La Cour des Comptes tire la sonnette d'alarme. La remise en ordre attendue dans la gestion des comptes de la Société protectrice des animaux (SPA) n'a pas eu lieu, a annoncé lundi Philippe Séguin, premier président de la Cour, lors de la présentation à la presse d'un nouveau rapport critique.

Pour la troisième fois, la Cour dénonce le gaspillage, les défaillances de gouvernance et de direction, l'amateurisme et les dysfonctionnements de l'organisme.

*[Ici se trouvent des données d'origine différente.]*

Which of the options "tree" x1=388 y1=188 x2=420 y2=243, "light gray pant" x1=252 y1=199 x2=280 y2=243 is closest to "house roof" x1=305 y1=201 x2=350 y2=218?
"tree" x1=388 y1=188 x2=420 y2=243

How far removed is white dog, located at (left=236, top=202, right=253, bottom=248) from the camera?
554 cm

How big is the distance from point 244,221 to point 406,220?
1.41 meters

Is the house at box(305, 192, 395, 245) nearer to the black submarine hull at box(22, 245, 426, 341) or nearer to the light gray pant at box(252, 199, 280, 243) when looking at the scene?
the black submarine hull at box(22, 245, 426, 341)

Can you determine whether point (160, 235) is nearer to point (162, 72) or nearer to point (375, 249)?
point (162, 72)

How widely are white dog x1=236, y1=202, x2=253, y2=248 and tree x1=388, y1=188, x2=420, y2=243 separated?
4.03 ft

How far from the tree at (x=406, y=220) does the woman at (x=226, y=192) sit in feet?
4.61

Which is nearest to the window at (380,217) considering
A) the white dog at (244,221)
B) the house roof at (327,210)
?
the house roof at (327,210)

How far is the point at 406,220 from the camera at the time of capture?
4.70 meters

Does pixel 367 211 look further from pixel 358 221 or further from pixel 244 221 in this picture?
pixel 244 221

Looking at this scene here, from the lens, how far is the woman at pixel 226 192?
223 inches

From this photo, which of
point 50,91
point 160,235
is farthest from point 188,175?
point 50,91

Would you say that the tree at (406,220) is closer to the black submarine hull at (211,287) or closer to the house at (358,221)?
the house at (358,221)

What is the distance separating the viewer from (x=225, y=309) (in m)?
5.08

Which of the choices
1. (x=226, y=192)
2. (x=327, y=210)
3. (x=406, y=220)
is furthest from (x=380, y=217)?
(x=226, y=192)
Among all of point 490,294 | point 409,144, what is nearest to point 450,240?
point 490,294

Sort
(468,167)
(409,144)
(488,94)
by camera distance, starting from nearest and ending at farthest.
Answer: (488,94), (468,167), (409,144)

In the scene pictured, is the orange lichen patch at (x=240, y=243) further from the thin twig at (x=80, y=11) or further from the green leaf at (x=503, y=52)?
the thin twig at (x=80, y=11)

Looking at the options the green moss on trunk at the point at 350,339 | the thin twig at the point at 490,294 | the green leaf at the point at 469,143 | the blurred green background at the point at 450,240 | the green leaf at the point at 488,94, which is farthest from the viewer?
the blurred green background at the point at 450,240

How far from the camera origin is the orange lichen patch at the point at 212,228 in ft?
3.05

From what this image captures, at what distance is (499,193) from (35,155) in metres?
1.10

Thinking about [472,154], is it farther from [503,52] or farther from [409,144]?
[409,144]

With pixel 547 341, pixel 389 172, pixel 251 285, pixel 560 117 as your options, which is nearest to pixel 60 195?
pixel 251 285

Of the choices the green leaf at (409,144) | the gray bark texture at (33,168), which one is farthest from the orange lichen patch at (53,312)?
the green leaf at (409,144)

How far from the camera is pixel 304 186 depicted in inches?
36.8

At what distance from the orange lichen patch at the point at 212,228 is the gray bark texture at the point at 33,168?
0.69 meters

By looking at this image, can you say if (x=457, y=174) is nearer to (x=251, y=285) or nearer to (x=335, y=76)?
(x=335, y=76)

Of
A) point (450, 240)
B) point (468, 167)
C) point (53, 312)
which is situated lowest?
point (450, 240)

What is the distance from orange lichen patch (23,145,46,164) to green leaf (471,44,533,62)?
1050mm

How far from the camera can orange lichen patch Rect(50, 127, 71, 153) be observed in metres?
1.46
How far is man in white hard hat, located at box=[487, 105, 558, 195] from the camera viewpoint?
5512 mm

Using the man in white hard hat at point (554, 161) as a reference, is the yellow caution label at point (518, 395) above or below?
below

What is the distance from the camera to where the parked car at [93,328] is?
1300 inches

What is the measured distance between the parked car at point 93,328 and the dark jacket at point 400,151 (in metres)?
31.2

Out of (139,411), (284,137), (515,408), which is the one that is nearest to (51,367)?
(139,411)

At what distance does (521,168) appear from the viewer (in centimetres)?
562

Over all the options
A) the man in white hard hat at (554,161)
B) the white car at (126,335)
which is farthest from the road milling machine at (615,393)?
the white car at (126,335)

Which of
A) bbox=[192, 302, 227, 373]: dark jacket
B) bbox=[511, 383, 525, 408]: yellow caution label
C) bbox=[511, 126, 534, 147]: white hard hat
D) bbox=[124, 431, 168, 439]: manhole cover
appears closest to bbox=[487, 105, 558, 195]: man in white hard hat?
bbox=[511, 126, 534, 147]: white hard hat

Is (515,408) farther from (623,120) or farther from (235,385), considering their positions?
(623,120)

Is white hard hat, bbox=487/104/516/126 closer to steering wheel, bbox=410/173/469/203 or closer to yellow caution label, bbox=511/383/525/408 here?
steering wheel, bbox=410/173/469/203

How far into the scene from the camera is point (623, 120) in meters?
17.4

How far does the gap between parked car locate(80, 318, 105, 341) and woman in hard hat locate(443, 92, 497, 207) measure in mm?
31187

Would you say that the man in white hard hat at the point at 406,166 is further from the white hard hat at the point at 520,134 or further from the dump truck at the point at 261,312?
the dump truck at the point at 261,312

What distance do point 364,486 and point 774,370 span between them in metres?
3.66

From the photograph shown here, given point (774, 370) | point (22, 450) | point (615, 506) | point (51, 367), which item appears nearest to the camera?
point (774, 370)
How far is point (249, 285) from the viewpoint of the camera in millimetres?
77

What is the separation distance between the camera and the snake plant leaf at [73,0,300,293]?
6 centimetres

"Cela fait plus de huit ans que nous critiquons la gestion de la SPA et nous ne constatons pas d'amélioration", a déploré Philippe Séguin.

L'association s'était engagée en 2002 et 2004, lors de deux précédents rapports de la Cour, à remettre de l'ordre dans sa gestion.

Une gestion douteuse

"Malheureusement, c'est loin d'avoir été le cas", a martelé M. Séguin, estimant que "la SPA compromettait sa mission de protection animale et trahissait la confiance de ses donateurs".

Les frais de traitement des dons ont presque doublé par rapport à 2003 atteignant 43% des montants collectés en 2007, selon le rapport.

Les réserves financières de l'association se sont élevées à 79 millions d'euros en 2007, les placements financiers à 66,9 millions d'euros, soit presque trois années de ressources issues de la générosité publique et pas moins de treize fois les dépenses annuelles d'investissments (5 millions d'euros).

La gestion des legs est également dans le collimateur: "L'absence de règles claires pour la cession des biens immobiliers reçus en legs n'a nullement garanti à la SPA leur réalisation dans de meilleures conditions", indique le rapport.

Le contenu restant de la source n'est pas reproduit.